ICH HABE kürzlich das deutsche Wort "Gleichschaltung" erwähnt - eines der typischsten Wörter des Nazi-Vokabulars.

Dies lange deutsche Wort bedeutet, dass alles im Staat auf dieselbe Weise miteinander verschaltet war, nämlich im Sinne der Nazis.

Dies war ein wesentlicher Teil der Nazifizierung Deutschlands. Aber es geschah nicht auf dramatische Weise. Der Austausch der Leute ging langsam vonstatten, fast unmerklich. Am Ende waren alle bedeutenden Positionen im Land mit Nazi-Funktionären besetzt.

Wir sind jetzt Zeugen, wie so etwas in Israel geschieht.
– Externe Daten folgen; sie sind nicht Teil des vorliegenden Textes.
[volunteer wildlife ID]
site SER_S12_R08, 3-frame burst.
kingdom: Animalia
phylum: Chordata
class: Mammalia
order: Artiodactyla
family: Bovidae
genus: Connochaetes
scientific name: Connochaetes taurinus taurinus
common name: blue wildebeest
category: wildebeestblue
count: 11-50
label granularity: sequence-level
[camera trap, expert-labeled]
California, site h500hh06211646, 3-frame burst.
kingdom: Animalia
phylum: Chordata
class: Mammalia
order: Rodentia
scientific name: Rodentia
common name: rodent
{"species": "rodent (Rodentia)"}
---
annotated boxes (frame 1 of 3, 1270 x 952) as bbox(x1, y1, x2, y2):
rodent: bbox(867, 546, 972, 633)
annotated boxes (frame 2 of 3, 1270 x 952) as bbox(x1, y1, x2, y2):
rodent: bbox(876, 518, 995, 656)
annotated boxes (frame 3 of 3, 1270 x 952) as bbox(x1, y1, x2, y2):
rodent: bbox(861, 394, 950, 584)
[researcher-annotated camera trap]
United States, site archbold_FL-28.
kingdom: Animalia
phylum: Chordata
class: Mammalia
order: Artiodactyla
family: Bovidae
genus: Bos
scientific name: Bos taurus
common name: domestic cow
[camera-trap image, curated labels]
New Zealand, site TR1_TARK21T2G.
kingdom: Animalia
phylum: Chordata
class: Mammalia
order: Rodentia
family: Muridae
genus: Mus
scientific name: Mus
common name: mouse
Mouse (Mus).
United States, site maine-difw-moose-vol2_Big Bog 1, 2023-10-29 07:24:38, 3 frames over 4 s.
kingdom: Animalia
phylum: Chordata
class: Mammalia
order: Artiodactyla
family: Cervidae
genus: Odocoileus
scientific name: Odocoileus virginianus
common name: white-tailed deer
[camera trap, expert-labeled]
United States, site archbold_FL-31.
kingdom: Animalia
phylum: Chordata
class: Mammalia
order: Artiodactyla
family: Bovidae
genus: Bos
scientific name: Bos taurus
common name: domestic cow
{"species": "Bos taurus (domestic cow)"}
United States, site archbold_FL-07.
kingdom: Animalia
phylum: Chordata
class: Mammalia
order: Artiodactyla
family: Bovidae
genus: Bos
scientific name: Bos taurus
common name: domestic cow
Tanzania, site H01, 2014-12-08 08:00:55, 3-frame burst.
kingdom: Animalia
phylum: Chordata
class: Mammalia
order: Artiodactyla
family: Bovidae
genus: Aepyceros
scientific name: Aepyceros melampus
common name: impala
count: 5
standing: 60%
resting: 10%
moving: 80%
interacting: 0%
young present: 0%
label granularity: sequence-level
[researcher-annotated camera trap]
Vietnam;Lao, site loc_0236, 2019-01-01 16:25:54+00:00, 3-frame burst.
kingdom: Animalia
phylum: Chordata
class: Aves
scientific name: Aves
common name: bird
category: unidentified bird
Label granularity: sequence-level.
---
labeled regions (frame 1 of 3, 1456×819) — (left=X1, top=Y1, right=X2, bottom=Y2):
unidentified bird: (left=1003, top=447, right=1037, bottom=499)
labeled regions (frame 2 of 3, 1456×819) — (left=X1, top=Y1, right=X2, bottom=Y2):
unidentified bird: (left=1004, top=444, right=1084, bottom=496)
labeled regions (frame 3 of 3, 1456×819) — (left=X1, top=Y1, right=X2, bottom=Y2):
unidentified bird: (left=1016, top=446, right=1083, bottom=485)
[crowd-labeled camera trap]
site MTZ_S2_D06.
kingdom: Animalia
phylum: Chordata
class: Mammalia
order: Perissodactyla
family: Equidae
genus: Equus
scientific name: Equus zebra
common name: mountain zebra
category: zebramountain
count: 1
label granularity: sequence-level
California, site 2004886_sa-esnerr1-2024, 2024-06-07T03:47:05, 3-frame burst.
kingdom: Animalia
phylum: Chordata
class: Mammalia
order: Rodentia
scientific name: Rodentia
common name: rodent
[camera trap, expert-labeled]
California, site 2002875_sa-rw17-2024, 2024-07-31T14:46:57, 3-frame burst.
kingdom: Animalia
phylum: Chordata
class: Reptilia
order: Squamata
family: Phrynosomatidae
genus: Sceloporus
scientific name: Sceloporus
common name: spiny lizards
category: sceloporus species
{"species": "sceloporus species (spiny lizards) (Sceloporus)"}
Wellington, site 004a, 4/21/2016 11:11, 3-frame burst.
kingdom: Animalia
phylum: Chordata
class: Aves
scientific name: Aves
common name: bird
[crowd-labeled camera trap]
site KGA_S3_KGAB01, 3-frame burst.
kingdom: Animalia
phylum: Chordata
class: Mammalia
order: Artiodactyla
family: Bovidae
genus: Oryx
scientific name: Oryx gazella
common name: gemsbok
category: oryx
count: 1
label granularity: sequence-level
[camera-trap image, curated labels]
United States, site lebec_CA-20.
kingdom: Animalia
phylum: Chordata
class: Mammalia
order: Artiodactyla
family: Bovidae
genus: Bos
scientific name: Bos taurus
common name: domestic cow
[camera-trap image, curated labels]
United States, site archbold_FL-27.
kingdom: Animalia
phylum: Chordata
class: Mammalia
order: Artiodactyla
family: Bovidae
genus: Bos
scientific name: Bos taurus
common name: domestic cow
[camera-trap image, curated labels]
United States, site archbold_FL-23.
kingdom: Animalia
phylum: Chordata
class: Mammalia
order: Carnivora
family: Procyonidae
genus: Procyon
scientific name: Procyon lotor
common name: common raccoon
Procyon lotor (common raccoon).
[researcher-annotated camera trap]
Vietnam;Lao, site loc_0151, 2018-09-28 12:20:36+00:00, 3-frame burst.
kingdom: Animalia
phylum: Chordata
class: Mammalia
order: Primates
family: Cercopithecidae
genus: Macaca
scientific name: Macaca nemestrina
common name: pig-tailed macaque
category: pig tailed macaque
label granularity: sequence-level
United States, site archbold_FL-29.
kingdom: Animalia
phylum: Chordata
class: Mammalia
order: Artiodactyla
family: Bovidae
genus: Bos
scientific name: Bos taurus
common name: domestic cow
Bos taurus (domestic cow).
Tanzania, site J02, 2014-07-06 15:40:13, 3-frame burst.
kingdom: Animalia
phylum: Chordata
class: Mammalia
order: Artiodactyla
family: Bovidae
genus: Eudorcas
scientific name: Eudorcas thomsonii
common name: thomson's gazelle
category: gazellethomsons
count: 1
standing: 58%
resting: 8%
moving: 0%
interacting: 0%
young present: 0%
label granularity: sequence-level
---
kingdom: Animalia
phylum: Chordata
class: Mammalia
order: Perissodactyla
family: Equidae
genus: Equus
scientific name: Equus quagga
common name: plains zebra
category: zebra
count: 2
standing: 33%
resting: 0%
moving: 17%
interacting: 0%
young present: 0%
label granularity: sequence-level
Wir sind schon mitten in diesem Prozess.

Position um Position wird von der extremen Rechten, die jetzt Israel beherrscht, übernommen. Langsam. Sehr, sehr langsam.


ES FING direkt nach der Wahl im letzten Jahr an. Benjamin Netanjahu war in der Lage, eine Koalition aus extrem Rechten zu bilden, wenn auch mit einer dünnen Mehrheit. Wie es so oft in den Annalen des Faschismus geschah, benötigte er dafür eine "Zentrums"-Partei. Er fand sie in der Moshe-Kahalon-Fraktion. Kahalon, ein Ex-Likud-Mann war populär, weil er billige Wohnungspreise versprach. Stattdessen gingen die Wohnungpreise in die Höhe.

(Kahalon ist der Lächelnde. Er ist sehr liebenswert. Ein Kolumnist verglich ihn mit der Grinse-Katze, der Katze, die verschwand und nur ein Lächeln hinterließ. "Nicht eine Katze mit einem Lächeln" sagte Alice im Wunderland, "sondern ein Lächeln mit einer Katze". Aber er ist die Katze, die die Rechte an der Macht hält, sogar jetzt.)

Mit der neuen Regierung geht eine Mischung unglaublicher Ernennungen einher. Die abscheulichste neue Ministerin ist Miri Regev, eine primitive Frau, die ihrer stolz vorgeführten Vulgarität wegen bekannt ist. Und nun ist sie Kultusministerin. Ich vermute selbst Vulgarität hat ein Recht, vertreten zu werden.

Frau Regev ist jetzt für die Zuteilung der staatlichen Mittel für Theater, Literatur, Ballett, Oper und dergleichen verantwortlich. Sie hat schon deutlich gemacht, dass die Betroffenen gut daran tun, der Regierungslinie zu folgen, wenn sie finanziert werden wollen.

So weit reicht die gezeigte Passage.